**Description of the task**
Print everything from the start of the rows below down to the line containing "[354,93] → [163,173] → [247,209] → [147,287]", keeping both ends and copying each line exactly, but leave the pictures out of your answer.

Start Entries shown

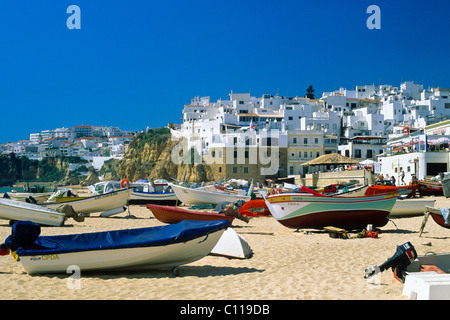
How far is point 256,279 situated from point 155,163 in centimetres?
6319

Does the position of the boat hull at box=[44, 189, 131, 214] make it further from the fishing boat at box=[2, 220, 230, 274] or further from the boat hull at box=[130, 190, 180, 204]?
the fishing boat at box=[2, 220, 230, 274]

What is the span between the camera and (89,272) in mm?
8250

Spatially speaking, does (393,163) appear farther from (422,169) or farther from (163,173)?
(163,173)

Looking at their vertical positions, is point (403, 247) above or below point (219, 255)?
above

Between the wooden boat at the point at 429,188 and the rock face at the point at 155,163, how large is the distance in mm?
33049

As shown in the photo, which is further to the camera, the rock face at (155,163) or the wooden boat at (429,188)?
the rock face at (155,163)

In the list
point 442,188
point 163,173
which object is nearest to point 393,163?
point 442,188

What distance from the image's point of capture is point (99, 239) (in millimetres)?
8953

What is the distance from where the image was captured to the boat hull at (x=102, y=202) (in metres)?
20.7

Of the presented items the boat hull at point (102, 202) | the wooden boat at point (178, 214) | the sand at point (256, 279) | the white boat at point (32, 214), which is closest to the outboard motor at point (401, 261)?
the sand at point (256, 279)

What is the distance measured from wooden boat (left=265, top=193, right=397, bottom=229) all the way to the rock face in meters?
42.6

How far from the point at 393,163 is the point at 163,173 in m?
38.1

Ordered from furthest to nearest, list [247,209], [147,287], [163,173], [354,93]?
[354,93] → [163,173] → [247,209] → [147,287]

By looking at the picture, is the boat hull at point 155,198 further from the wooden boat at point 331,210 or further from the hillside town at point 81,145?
the hillside town at point 81,145
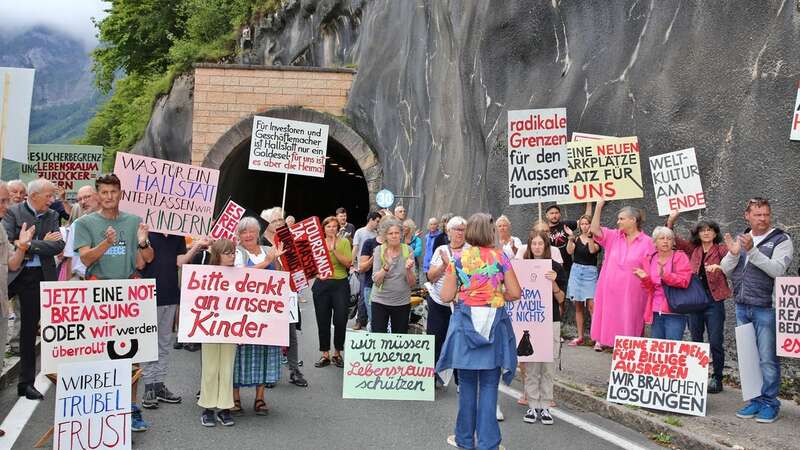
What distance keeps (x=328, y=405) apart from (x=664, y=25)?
22.9 ft

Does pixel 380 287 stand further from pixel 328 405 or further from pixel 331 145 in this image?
pixel 331 145

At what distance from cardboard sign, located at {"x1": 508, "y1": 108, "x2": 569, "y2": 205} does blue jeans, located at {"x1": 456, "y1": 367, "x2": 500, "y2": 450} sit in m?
4.37

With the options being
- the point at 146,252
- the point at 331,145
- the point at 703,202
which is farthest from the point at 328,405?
the point at 331,145

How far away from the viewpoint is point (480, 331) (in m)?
6.64

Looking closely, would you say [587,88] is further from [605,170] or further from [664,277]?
[664,277]

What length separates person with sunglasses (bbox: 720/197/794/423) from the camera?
26.2ft

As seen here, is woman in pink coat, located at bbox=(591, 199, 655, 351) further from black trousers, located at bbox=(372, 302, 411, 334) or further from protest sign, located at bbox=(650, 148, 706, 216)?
black trousers, located at bbox=(372, 302, 411, 334)

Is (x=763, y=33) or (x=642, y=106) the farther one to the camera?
(x=642, y=106)

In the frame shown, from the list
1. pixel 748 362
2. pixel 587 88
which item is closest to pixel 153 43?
pixel 587 88

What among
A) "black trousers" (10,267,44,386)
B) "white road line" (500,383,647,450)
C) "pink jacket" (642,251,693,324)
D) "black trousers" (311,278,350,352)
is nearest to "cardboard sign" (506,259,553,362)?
"white road line" (500,383,647,450)

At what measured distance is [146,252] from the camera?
26.4 ft

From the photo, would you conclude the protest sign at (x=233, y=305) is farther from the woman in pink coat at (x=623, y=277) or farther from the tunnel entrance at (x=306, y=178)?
the tunnel entrance at (x=306, y=178)

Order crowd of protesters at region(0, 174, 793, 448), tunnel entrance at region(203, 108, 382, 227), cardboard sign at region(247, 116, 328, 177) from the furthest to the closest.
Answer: tunnel entrance at region(203, 108, 382, 227)
cardboard sign at region(247, 116, 328, 177)
crowd of protesters at region(0, 174, 793, 448)

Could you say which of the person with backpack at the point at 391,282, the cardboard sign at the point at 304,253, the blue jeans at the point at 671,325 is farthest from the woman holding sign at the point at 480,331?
the person with backpack at the point at 391,282
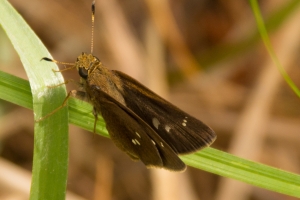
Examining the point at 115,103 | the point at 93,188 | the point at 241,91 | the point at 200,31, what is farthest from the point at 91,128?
the point at 200,31

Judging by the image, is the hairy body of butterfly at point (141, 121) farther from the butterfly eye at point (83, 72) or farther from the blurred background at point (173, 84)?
the blurred background at point (173, 84)

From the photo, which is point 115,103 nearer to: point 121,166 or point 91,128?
point 91,128

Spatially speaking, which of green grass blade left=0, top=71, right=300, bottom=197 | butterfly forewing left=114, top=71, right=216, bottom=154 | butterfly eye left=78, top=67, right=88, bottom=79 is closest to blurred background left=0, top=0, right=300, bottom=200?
butterfly forewing left=114, top=71, right=216, bottom=154

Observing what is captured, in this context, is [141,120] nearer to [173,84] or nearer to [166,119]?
[166,119]

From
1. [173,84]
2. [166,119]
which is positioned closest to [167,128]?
[166,119]

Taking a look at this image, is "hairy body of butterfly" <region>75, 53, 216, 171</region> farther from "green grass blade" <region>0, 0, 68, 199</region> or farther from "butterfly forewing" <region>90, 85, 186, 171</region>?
"green grass blade" <region>0, 0, 68, 199</region>
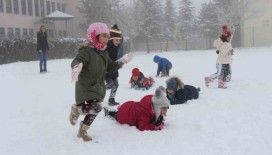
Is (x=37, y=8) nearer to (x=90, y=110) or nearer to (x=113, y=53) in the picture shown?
(x=113, y=53)

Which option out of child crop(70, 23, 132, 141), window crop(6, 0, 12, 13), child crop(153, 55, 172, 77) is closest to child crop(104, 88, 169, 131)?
child crop(70, 23, 132, 141)

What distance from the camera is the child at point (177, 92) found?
9499mm

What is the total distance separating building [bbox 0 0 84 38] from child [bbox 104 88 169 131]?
32.0 meters

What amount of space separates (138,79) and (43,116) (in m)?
4.34

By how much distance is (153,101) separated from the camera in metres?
7.28

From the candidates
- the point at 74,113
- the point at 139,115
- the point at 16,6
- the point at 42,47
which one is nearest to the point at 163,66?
the point at 42,47

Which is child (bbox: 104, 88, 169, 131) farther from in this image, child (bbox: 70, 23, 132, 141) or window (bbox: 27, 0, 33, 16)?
window (bbox: 27, 0, 33, 16)

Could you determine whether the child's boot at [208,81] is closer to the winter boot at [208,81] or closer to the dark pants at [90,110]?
the winter boot at [208,81]

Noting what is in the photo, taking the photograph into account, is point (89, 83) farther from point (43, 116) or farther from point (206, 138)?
point (43, 116)

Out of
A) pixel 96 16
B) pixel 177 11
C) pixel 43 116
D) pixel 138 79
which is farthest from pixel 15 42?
pixel 177 11

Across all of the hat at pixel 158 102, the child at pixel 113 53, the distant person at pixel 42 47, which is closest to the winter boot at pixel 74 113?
the hat at pixel 158 102

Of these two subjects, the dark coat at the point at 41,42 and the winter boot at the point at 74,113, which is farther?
the dark coat at the point at 41,42

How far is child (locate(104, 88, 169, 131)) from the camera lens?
716 cm

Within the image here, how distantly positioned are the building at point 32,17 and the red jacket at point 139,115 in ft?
105
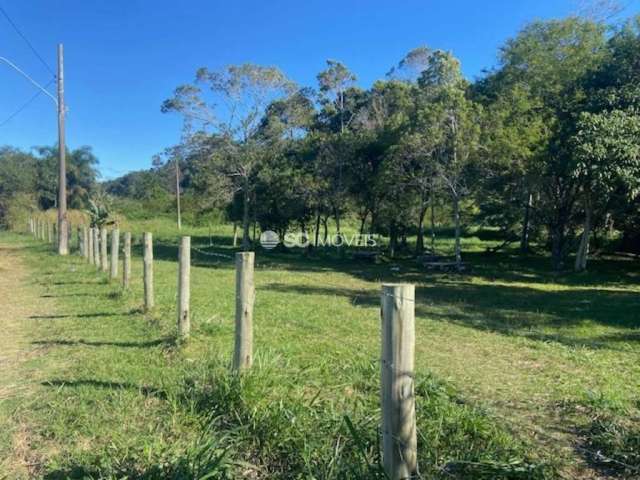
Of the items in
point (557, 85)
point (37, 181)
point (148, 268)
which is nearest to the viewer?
point (148, 268)

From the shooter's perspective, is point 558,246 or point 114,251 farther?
point 558,246

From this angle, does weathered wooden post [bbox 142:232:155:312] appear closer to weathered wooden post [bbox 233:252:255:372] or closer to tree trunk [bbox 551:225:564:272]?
weathered wooden post [bbox 233:252:255:372]

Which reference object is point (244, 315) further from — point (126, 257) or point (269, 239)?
point (269, 239)

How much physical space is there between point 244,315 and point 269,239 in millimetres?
27074

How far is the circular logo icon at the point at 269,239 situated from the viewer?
102 feet

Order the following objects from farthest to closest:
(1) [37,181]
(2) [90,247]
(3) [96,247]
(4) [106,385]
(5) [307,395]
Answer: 1. (1) [37,181]
2. (2) [90,247]
3. (3) [96,247]
4. (4) [106,385]
5. (5) [307,395]

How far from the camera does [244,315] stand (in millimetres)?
4414

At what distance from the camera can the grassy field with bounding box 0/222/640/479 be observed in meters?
3.07

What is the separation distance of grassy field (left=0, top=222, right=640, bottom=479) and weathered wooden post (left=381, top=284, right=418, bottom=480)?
0.65 feet

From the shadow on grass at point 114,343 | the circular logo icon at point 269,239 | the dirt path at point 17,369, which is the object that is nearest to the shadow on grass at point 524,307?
the shadow on grass at point 114,343

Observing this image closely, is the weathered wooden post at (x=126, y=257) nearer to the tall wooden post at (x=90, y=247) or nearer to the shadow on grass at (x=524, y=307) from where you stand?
the shadow on grass at (x=524, y=307)

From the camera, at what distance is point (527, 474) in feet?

End Entries shown

**Task response**
How far is point 256,279 situated from point 155,163 in centimetres?
6319

Does the position of the boat hull at box=[44, 189, 131, 214] make it further from the fishing boat at box=[2, 220, 230, 274] or further from the boat hull at box=[130, 190, 180, 204]?
the fishing boat at box=[2, 220, 230, 274]

What is the span between the camera and (89,272) in mm?
8250

Spatially speaking, does (393,163) appear farther from (422,169) or farther from (163,173)?
(163,173)

Looking at their vertical positions, is point (403, 247) above or below point (219, 255)?
above

Between the wooden boat at the point at 429,188 and the rock face at the point at 155,163, how large is the distance in mm?
33049

As shown in the photo, which is further to the camera, the rock face at (155,163) or the wooden boat at (429,188)?
the rock face at (155,163)

In the list
point 442,188
point 163,173
which object is nearest to point 393,163?
point 442,188

What distance from the image's point of capture is point (99, 239) (in millimetres)?
8953

What is the distance from where the image was captured to the boat hull at (x=102, y=202) (in metres)?
20.7

Of the presented items the boat hull at point (102, 202) | the wooden boat at point (178, 214) | the sand at point (256, 279) | the white boat at point (32, 214), which is closest to the outboard motor at point (401, 261)?
the sand at point (256, 279)

What is the distance measured from wooden boat (left=265, top=193, right=397, bottom=229) all the way to the rock face in meters?
42.6

How far from the point at 393,163 is the point at 163,173 in m?
38.1

Ordered from furthest to nearest, list [247,209], [147,287], [163,173], [354,93]?
[354,93] → [163,173] → [247,209] → [147,287]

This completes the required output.